Organizational Structure Case Studies

Airbnb Organizational Structure

In order to move quickly and iterate quickly while maintaining a lean and flexible approach, Airbnb uses a holacracy model or a kind of flat organizational structure. Airbnb also switched to a hybrid model where staff members can work from anywhere and gather once every three months to connect and make plans.

eBay Organizational Structure

eBay was until recently a multi-divisional (M-form) organization with units that have some autonomy and are grouped by the services they offer. Marketplace, eBay’s current single division, houses both the company’s domestic and international versions.

IBM Organizational Structure

IBM’s organizational structure, which is distinguished by divisions based on products, enables its strategy to create cutting-edge products that are competitive in a variety of markets. Global Markets, Integrated Supply Chain, Research, Development, and Intellectual Property are just a few of IBM’s function-based segments that support product innovation and development for each product-based division.

Sony Organizational Structure

The primary functional groups and product/business divisions that make up Sony’s matrix organizational structure. Geographic divisions are included in the structure as well. In order to better identify itself as the headquarters of the Sony group of companies, Sony announced in 2021 that it would be overhauling its organizational structure and changing its name from Sony Corporation to Sony Group Corporation, tilting the company in favor of product divisions.

Facebook Organizational Structure

The company uses a flat organizational structure along with corporate function-based teams and product- or geography-based divisions. Mark Zuckerberg’s leadership and the important executives who surround him are organized around in the flat organizational structure. As opposed to this, function-based teams are based on the key corporate functions (such as human resources, product management, investor relations, and so forth).

Google Organizational Structure

An organizational structure that is cross-functional (team-based) and to some extent flat is used by Google (Alphabet). The organizational structure of the company is evolving more toward a centralized organization as it has grown and scaled over the years to become a tech giant.

Tesla Organizational Structure

A functional organizational structure with elements of a hierarchical structure best describes Tesla. All business functions, including finance, sales, marketing, technology, engineering, design, and the CEO and chairperson’s offices, are covered by Tesla’s functional centers. The strategic direction of Tesla is decided at its Austin, Texas, headquarters, with little autonomy given to its international operations.

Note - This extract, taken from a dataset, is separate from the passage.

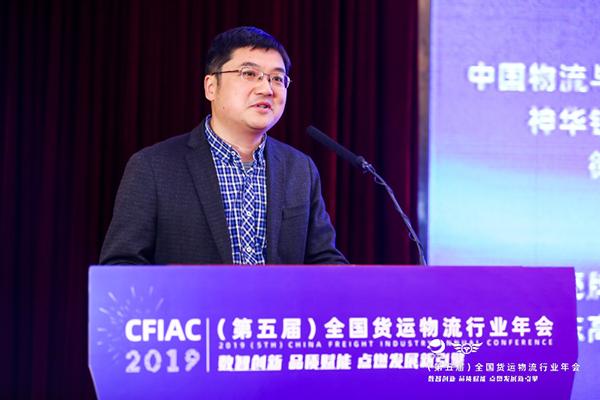 寻找发展新引擎 2019年(第五届)全国货运物流行业年会在京召开 ...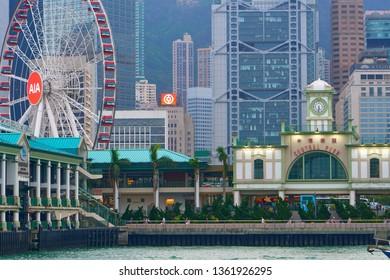 HONG KONG - OCTOBER 14, 2018: Star Ferry Central Pier.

McDonald’s Organizational Structure

With a divisional organizational structure, McDonald’s assigns operational responsibilities and strategic goals to each division based on its geographic location. The US, internationally operated markets, and internationally licensed development markets make up the three main geographical divisions. On the other hand, the hierarchical leadership structure is structured around regional and functional divisions.

Walmart Organizational Structure

Walmart has a matrix organizational structure that combines various methods, also known as a hybrid hierarchical-functional organizational structure. On the one hand, Walmart has a hierarchical organizational structure, with top management issuing orders and the current CEO Doug McMillon being the only employee without a direct superior. On the other hand, Walmart’s function-based organizational structure is used to classify employees in accordance with their unique backgrounds and experiences.

Microsoft Organizational Structure

Based on functions and engineering groups, Microsoft’s organizational structure is divided into products. While maintaining its hybrid approach between management, engineering teams, and functional areas, the company’s hierarchy increased as it grew over time.